By Mike Baker
North Carolina Sen. Richard Burr and Democratic challenger Elaine Marshall quickly diverged from each other Saturday on how the government should handle the nation's economy and debt.
In a joint appearance coming just days after Marshall won her party's nomination, Burr repeatedly highlighted the nation's $13 trillion debt that's expected to continue growing. He warned that the United States could soon be compared to countries like Greece that are buckling under the weight of their obligations.
"The answer is: Let's stop spending," Burr said. He acknowledged after the event that Republicans have been part of the problem. He voted several times for Bush administration budgets that drastically increased the debt.
Marshall, however, said cuts alone wouldn't save the country's economy.
"We've got to make appropriate investments - the same thing you would do to make your business more profitable," Marshall said. "You can't cut your way into huge profitability."

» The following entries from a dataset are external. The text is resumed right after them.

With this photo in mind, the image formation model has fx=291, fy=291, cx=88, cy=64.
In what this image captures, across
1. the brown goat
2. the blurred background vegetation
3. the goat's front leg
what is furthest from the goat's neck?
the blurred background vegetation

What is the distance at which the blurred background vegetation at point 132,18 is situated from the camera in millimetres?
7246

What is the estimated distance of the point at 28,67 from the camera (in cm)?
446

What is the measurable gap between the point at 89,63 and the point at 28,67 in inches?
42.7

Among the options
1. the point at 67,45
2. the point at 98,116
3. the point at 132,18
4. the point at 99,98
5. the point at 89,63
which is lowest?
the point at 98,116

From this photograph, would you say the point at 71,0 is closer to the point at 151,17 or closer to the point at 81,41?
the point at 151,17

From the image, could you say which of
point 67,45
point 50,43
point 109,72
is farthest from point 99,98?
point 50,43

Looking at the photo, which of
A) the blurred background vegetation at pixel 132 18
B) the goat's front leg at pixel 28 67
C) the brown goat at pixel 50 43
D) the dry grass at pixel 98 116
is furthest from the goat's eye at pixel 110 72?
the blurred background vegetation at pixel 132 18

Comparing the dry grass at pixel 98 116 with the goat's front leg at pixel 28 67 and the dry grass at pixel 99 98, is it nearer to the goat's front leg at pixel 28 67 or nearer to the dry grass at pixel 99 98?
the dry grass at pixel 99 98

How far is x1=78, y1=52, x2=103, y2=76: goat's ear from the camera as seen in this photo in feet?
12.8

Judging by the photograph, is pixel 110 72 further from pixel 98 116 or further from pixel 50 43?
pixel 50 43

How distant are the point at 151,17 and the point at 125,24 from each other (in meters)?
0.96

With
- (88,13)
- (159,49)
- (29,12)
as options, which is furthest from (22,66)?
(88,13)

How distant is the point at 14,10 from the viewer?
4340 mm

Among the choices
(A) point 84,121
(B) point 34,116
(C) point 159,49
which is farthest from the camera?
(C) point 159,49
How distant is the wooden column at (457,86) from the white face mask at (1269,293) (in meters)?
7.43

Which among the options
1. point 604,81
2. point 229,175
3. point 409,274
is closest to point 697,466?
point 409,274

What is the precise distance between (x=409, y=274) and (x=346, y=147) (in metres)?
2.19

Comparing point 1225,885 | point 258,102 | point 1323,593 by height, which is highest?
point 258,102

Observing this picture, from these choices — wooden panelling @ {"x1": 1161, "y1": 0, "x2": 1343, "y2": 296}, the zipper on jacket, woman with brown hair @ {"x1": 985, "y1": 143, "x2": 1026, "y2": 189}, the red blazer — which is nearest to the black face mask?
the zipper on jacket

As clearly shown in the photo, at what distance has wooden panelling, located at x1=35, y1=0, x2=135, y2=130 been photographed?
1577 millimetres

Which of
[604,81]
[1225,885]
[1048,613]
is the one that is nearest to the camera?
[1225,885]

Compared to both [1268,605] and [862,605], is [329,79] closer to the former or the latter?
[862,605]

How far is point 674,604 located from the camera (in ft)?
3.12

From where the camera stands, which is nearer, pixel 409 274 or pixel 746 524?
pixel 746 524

Libertarian Party nominee Michael Beitler said the Democrats and Republicans have both contributed to the nation's debt problems.
The forum hosted by the North Carolina Bar Association showed voters distinct messages among the candidates at a time when Americans are grappling with questions about the role of government and regulation following an economic collapse and an ongoing oil spill in the Gulf of Mexico.
Marshall pointed to stronger regulation, saying the mentality on Capitol Hill has been that Wall Street will heal itself and that market forces will take care of things. She said that regulators need more funding, and that businesses have had too cozy of a relationship with the government officials that oversee them.
"We've seen what happens when capitalism takes over," said Marshall, a regulator herself as North Carolina's secretary of state.
Burr said government shouldn't be playing a bigger role with a stronger hand but should focus on regulating the products that were overlooked - such as the complex derivatives blamed in the nation's economic collapse - and to make sure the existing regulators are doing their jobs.
"I fear that we're headed down a path that will be too overburdensome, too duplicative, it will raise the cost of credit, will choke the credit for small business and for individual loans," Burr said.
They had similar differences on offshore oil drilling. Marshall said lawmakers like Burr had allowed deepwater drilling despite the "disastrous" risks that are now apparent. The well gushing into the Gulf is a deepwater well.
Marshall said she opposes drilling off North Carolina's coast.
Burr said oil companies had been forced to go into the riskier territory because they were "chased" away from land drilling and shallow water drilling. He said officials need to ensure that deepwater drilling is safe before quickly allowing it to continue.
President Barack Obama's administration had imposed a six-month moratorium on deepwater drilling in the Gulf of Mexico, but a federal judge struck it down. The government is appealing that decision.
But ending such drilling entirely, Burr said, would lead to economic disaster.
"You'll have no economic growth," he said. "You'll have no job expansion. You'll have a contraction like you've never dreamed of."